By leveraging these additional resources, beginners can approach stock market investment with confidence and gradually build a solid foundation of knowledge and skills.
CONCLUSION
Having explained what stocks are and their basic functioning, we’ve laid the foundation to further develop some fundamental concepts that beginner investors should be aware of. The initial steps include determining one’s financial profile, considering financial goals, available budget, investment timeframe, and risk tolerance -with the relevant clarification on this last matter-; and opening an account with a broker, the intermediary between the investor and the stock market, through which financial transactions are executed.

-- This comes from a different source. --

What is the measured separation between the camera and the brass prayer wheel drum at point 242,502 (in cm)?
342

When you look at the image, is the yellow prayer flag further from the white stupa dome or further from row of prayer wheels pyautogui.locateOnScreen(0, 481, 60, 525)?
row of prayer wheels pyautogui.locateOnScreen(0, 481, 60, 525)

To succeed in the process, we propose some financial strategies such as portfolio diversification, adopting short term (active hand) and long term (set it and forget it) approaches, and conducting stock analysis – both fundamental and technical. Additionally, we emphasize the importance of portfolio monitoring and periodic adjustments based on market changes.
We conclude with an additional resource such as the professional financial advisory service provided by TBI, from an easy-access platform, very simple to use, dynamic and visually attractive.
We hope to have showed how to invest en stocks for beginners, addressed common questions that arise when starting to invest and successfully outlined the fundamental guidelines that anyone looking to take control of their financial future should consider. We understand that the beginning of this investment process can be intimidating, but it is undoubtedly a challenge worth undertaking. We recommend patience and calmness, as over time, it will become increasingly easier, allowing you to enjoy the fruits of a job well done.